* **Entries provided**:
====================

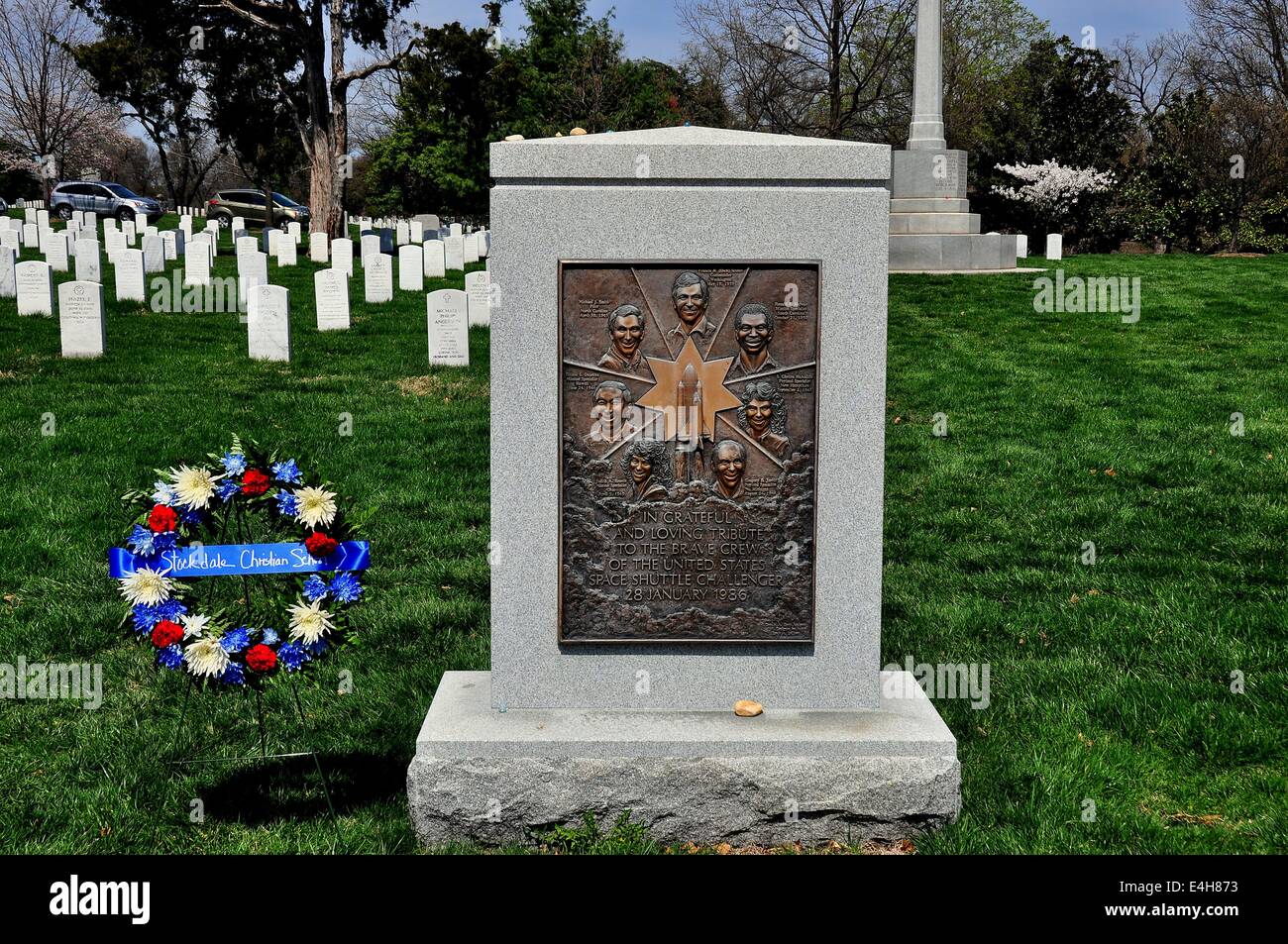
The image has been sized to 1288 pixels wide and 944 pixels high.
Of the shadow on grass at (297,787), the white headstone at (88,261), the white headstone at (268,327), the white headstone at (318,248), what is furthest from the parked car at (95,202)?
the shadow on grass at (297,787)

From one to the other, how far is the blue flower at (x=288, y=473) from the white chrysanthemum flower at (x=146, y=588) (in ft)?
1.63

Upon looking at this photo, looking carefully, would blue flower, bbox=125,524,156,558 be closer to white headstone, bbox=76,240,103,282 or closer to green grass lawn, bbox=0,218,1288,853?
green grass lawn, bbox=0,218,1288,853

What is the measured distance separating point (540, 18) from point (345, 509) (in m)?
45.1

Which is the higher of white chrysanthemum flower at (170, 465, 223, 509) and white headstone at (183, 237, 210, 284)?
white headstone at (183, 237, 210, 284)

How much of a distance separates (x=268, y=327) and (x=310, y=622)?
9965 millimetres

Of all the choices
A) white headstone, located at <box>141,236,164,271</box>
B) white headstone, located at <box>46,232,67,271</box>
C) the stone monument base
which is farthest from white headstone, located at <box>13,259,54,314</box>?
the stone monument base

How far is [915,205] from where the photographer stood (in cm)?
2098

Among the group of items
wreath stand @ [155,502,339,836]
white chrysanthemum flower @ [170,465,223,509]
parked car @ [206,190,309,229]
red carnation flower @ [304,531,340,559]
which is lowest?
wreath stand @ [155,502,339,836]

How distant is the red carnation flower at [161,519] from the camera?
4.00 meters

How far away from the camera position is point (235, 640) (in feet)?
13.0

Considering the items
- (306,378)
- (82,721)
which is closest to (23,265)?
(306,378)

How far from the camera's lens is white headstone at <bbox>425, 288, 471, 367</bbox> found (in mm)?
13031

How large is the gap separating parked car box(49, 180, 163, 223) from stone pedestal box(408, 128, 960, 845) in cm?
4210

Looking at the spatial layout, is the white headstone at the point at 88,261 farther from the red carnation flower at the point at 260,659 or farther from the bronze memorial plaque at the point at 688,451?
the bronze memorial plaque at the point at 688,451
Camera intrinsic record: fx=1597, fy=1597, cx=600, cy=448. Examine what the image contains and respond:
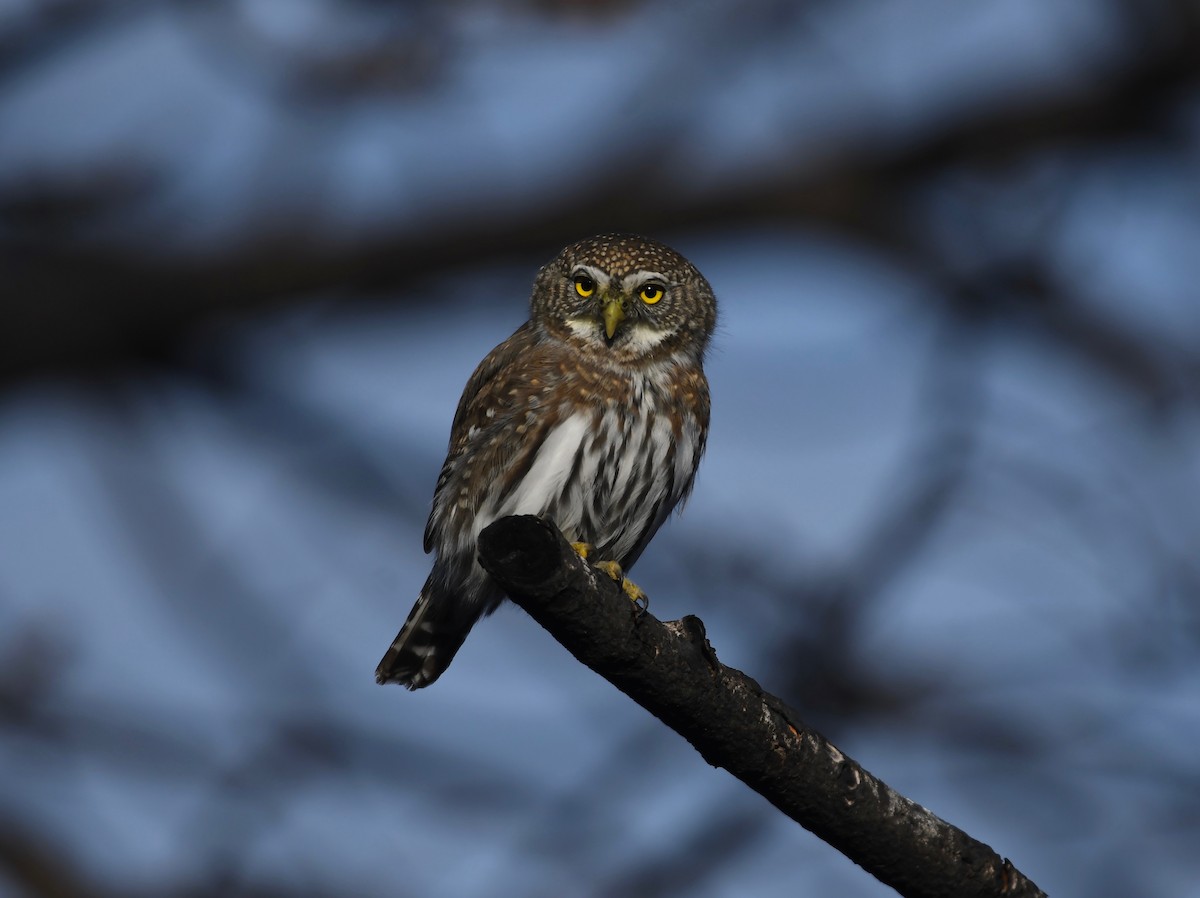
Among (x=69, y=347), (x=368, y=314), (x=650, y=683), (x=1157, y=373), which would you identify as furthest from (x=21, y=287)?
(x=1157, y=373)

====================

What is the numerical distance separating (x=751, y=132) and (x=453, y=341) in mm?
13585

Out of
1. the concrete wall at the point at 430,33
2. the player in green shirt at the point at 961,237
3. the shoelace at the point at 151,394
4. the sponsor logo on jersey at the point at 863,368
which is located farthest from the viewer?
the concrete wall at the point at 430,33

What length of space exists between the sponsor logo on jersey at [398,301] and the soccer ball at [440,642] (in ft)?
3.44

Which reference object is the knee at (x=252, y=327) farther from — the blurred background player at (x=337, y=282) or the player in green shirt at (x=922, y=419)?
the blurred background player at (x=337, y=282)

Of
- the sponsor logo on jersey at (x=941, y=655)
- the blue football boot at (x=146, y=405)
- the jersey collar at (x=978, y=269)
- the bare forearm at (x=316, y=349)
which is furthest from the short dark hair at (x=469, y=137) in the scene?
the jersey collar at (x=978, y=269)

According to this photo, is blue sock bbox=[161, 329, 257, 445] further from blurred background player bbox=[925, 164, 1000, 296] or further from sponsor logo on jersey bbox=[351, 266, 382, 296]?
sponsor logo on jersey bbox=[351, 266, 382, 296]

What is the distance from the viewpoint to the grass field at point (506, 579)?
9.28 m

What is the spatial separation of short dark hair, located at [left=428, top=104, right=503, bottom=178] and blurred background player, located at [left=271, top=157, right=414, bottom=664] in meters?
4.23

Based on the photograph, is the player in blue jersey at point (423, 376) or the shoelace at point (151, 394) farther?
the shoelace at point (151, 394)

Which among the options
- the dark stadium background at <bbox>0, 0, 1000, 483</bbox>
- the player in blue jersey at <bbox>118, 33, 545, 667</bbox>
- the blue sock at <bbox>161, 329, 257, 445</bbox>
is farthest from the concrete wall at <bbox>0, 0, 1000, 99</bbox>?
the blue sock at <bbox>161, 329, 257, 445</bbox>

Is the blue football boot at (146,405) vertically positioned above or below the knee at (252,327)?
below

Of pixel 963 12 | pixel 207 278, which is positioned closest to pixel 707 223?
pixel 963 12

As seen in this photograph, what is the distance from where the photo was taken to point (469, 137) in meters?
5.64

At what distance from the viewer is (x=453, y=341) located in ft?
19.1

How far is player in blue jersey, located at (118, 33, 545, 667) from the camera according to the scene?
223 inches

====================

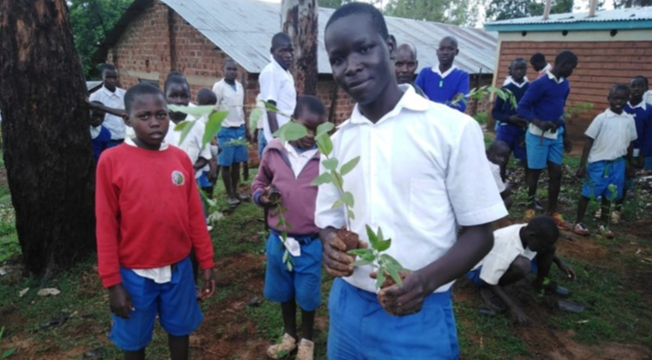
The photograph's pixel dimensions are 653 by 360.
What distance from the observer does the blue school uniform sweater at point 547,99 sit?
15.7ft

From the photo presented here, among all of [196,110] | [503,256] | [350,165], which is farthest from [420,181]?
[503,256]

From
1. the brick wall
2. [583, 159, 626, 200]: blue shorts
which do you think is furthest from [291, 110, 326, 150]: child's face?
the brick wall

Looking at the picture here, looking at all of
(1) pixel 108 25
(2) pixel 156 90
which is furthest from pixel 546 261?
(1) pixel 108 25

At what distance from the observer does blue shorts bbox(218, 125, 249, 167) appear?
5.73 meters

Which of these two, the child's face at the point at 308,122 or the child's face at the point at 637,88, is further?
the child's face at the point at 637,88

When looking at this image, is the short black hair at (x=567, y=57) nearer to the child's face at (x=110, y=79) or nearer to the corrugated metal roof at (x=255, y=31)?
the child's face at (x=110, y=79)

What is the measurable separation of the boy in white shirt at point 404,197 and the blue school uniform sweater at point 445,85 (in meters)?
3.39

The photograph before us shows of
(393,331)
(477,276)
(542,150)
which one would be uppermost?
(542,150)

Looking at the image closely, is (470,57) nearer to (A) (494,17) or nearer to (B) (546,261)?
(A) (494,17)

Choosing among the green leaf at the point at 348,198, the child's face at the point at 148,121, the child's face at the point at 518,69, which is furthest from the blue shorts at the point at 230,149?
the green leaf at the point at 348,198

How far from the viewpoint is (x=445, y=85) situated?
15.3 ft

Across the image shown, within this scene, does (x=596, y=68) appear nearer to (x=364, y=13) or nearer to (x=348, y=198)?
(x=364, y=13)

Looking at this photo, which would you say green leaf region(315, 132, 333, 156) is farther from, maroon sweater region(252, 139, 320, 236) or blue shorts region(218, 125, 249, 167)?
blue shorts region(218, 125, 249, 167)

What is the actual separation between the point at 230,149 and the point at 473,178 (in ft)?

====================

* **What to work on**:
Locate every line in the items above that contains the string "meters" and copy each such line in full. Treat uppercase and lowercase letters as distinct when matching.

* **Solution for this exercise**:
4.00 meters
What is the spatial separation of short dark hair, located at [left=428, top=104, right=503, bottom=178] and blurred background player, located at [left=271, top=157, right=414, bottom=664] in meters?
As seen in this photograph, what is the distance from where the photo was taken to point (469, 137) in meters?
5.73 meters
What is the measurable separation of the boy in white shirt at point 404,197 and the blue school uniform sweater at point 445,85 (in meters)?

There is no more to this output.